**EXERCISE TEXT:**
▬▬▬▬▬▬▬▬▬▬

Breaking Language Barriers in Visual Language Models via Multilingual Textual Regularization (2503.22577v2)

Published 28 Mar 2025 in cs.CV and cs.AI

Abstract: Rapid advancements in Visual LLMs (VLMs) have transformed multimodal understanding but are often constrained by generating English responses regardless of the input language. This phenomenon has been termed as Image-induced Fidelity Loss (IFL) and stems from limited multimodal multilingual training data. To address this, we propose a continuous multilingual integration strategy that injects text-only multilingual data during visual instruction tuning, preserving the LLM's original multilingual capabilities. Extensive evaluations demonstrate that our approach significantly improves linguistic fidelity across languages without degradation in visual performance. We also explore model merging, which improves language fidelity but comes at the cost of visual performance. In contrast, our core method achieves robust multilingual alignment without trade-offs, offering a scalable and effective path to mitigating IFL for global VLM adoption.

Collections

Summary

The paper demonstrates integrating multilingual text during visual instruction tuning to reduce English bias and enhance multilingual capacity in VLMs.
It employs three strategies (TR-1S, TR-2S, TR-3S) to effectively integrate multilingual data without compromising visual performance.
Results show that TR-3S models achieve superior language fidelity across 35 European languages, though challenges remain for unseen languages.

Breaking Language Barriers in Visual LLMs via Multilingual Textual Regularization

Introduction

The proliferation of Visual LLMs (VLMs) has revolutionized multimodal understanding, but these models are often restricted by their preference to generate English responses. This constraint arises due to the lack of multimodal multilingual data, termed Image-induced Fidelity Loss (IFL). The paper proposes integrating multilingual text-only data during visual instruction tuning to preserve multilingual capacity in VLMs without compromising visual understanding.

Methodology

The core strategy involves augmenting VLM training with multilingual textual data during different stages of visual instruction tuning. This process aims to maintain the original multilingual capabilities of the LLM (LM) (Figure 1).

Figure 1: Language Fidelity (LF) accuracy on Crossmodal-3600. (BM: Base Model, TR: model trained with multilingual Textual Regularization, TR+M: TR and merging the final model with the original LLM Backbone)

To achieve robust textual integration, three distinct strategies were evaluated: integration across three stages (TR-3S), two stages (TR-2S), and a single stage (TR-1S), with participation across different languages captured in the training data mix. This approach enhances coverage and fidelity without reliance on large multilingual vision-language datasets.

Experimental Setup

The experimental setup employs a training framework marrying multimodal visual-language data with multilingual text-only instruction data. The baseline VLM architecture involves coupling a vision encoder with a multilingual LLM backbone. The datasets encompass a mix of general, detailed, and task-specific images, alongside multilingual text samples across 35 European languages (Figure 2).

Figure 2: Distribution of the multilingual text-only data used for Textual Regularization. Languages with a volume smaller than 3\% are grouped under Others, which collectively account for 5.5\% of the data.

Results and Discussion

The multilingual integration demonstrated a significant reduction in English bias across VLMs. Evaluation of LF accuracy showed that models utilizing TR-3S achieved superior multilingual competence without trade-offs in visual performance. Furthermore, experiments indicated the importance of strategically distributing multilingual text across several training phases.

▬▬▬▬▬▬▬▬▬▬

**ENTRIES PROVIDED:**
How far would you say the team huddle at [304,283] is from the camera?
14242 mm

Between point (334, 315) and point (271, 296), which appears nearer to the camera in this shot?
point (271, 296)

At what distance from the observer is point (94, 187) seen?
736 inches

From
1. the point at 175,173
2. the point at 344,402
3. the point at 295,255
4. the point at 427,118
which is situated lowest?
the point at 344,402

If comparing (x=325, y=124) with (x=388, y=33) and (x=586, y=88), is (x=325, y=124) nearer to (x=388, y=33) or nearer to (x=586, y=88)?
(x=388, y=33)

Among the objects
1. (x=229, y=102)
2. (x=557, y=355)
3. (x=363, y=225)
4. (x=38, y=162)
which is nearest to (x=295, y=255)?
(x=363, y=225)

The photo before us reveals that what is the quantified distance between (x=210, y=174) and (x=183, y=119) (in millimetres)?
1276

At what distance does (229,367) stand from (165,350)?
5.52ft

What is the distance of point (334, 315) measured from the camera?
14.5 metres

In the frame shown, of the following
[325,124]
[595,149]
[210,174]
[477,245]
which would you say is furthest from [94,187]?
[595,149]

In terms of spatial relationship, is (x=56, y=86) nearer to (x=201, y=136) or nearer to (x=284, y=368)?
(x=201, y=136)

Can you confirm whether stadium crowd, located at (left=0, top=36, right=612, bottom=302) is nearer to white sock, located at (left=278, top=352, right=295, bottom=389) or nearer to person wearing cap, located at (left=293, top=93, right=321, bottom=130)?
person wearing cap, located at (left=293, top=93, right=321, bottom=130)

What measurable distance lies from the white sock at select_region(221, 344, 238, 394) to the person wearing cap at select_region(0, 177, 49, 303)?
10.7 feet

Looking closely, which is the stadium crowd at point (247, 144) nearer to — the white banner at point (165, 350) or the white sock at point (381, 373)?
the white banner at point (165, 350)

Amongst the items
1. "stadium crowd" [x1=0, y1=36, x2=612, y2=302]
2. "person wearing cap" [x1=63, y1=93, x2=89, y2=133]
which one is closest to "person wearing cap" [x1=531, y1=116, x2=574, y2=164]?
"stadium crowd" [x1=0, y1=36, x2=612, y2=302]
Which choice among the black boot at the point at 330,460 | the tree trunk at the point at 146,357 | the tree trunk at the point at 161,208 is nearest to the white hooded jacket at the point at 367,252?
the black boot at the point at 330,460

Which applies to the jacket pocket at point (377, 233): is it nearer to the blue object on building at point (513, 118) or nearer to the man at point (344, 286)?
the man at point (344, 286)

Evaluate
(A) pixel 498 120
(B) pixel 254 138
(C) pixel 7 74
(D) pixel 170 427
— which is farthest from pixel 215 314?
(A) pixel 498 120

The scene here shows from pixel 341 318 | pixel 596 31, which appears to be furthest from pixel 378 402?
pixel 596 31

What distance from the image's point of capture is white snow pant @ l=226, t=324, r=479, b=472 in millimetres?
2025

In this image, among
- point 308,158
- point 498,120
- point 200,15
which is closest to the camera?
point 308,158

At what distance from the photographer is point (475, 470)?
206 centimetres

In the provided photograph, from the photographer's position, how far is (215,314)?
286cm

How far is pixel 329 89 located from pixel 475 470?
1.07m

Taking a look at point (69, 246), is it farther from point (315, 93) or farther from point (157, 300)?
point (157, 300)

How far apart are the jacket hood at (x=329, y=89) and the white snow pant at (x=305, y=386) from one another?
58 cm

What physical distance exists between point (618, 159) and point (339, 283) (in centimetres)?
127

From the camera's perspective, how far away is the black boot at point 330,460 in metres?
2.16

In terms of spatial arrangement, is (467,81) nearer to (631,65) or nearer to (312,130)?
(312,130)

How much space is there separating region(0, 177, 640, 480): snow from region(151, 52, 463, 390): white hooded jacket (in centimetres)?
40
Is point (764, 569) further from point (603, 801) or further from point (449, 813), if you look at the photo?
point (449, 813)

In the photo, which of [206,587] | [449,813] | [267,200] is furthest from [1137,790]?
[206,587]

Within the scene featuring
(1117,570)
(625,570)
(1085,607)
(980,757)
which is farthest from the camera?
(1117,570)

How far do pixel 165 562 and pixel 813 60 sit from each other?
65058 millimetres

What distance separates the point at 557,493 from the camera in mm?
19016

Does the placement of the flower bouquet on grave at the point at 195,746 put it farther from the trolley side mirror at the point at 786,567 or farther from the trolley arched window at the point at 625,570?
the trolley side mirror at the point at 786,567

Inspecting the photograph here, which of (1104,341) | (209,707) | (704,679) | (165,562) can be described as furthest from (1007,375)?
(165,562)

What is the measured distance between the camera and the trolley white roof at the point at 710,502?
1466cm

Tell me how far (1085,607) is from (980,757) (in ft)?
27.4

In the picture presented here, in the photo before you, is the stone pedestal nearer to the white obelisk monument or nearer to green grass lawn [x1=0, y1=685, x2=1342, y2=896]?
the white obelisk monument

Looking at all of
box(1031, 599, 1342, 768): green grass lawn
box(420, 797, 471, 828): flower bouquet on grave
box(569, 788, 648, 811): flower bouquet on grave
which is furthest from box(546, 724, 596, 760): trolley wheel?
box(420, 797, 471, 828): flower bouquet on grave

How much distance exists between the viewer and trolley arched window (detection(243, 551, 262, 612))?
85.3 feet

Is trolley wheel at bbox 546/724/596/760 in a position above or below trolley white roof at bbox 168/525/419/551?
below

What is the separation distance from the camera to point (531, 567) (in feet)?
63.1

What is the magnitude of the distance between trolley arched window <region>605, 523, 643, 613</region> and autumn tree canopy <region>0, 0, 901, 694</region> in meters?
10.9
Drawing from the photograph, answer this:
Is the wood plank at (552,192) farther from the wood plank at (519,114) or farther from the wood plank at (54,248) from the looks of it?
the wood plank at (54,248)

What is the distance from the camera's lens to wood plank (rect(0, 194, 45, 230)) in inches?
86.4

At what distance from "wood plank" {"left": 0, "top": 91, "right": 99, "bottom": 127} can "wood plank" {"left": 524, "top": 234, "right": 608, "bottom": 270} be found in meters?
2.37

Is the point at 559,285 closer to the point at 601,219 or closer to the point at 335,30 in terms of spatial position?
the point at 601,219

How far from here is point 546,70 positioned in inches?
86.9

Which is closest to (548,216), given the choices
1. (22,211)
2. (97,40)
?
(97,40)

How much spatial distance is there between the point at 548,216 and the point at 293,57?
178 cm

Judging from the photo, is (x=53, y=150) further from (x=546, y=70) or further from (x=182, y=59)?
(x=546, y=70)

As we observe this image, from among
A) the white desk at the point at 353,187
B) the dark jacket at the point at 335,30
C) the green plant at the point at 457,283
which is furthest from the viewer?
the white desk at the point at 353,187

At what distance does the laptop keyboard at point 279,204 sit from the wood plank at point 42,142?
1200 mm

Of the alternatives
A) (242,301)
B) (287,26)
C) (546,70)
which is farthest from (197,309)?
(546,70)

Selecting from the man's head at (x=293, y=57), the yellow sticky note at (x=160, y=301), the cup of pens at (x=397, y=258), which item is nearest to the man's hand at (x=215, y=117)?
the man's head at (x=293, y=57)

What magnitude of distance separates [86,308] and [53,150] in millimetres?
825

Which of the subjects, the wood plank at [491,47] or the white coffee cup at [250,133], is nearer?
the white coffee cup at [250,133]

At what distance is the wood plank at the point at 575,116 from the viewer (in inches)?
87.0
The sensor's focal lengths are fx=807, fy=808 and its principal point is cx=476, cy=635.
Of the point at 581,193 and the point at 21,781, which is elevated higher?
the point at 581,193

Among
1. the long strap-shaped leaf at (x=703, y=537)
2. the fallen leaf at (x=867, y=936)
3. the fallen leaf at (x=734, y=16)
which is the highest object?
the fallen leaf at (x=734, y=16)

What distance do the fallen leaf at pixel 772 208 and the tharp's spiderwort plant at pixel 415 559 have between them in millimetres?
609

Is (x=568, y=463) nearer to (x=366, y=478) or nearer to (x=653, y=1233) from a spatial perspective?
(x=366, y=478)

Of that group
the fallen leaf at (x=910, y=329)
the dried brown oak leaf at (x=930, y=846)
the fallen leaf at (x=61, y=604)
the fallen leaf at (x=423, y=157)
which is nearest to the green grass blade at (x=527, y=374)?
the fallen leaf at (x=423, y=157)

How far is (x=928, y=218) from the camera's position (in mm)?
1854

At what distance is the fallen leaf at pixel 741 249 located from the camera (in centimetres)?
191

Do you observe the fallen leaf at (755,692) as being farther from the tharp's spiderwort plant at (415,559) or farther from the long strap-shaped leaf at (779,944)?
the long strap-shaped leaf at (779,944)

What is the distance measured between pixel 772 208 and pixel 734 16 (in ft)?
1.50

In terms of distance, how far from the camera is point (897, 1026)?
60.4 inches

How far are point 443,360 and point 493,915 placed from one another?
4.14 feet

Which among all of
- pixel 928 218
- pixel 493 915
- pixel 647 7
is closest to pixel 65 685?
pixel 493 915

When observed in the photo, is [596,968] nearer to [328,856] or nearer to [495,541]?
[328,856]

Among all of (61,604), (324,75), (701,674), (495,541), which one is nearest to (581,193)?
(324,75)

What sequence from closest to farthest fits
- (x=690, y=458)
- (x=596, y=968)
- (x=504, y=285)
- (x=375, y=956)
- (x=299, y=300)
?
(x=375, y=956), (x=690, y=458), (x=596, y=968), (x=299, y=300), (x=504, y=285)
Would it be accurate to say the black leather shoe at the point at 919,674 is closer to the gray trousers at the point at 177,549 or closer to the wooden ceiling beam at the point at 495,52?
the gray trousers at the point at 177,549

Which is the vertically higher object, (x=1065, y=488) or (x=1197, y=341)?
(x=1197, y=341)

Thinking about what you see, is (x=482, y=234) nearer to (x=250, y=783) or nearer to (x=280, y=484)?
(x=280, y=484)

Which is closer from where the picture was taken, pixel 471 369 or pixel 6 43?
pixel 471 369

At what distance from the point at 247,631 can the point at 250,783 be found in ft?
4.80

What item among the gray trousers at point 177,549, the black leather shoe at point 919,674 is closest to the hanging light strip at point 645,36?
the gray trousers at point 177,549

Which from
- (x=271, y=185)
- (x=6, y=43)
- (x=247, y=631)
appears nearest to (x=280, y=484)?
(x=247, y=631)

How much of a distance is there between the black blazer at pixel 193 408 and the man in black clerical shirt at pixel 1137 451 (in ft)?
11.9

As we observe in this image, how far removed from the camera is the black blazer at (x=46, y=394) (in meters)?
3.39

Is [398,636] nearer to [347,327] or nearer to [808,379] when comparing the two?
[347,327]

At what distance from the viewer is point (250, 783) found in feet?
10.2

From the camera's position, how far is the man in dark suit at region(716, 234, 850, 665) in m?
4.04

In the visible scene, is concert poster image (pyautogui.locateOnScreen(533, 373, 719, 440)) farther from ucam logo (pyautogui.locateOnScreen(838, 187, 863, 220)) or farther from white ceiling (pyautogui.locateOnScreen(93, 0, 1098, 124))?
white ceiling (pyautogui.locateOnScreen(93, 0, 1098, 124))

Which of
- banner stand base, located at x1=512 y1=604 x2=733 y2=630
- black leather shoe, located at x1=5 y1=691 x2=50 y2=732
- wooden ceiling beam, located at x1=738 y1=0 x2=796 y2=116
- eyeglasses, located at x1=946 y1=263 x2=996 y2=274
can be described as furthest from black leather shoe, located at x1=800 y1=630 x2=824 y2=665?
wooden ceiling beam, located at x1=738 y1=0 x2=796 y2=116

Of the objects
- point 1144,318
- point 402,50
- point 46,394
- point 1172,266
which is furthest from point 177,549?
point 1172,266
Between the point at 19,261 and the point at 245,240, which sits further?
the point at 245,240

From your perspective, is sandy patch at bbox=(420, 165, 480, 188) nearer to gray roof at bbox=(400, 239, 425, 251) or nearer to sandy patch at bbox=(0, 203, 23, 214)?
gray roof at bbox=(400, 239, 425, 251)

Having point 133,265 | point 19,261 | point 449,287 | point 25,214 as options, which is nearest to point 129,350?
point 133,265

▬▬▬▬▬▬▬▬▬▬

**THINGS TO DO:**
1/ According to the paper, why do visual language models often reply in English whatever the input language? Answer in one to three sentences.
2/ Please print the paper's wording between "Collections" and "for unseen languages.", inclusive.

**RESPONSES FOR EACH TASK:**
1/ The paper attributes this behavior, which it calls Image-induced Fidelity Loss (IFL), to the limited amount of multimodal multilingual training data.

2/
Collections

Summary

The paper demonstrates integrating multilingual text during visual instruction tuning to reduce English bias and enhance multilingual capacity in VLMs.
It employs three strategies (TR-1S, TR-2S, TR-3S) to effectively integrate multilingual data without compromising visual performance.
Results show that TR-3S models achieve superior language fidelity across 35 European languages, though challenges remain for unseen languages.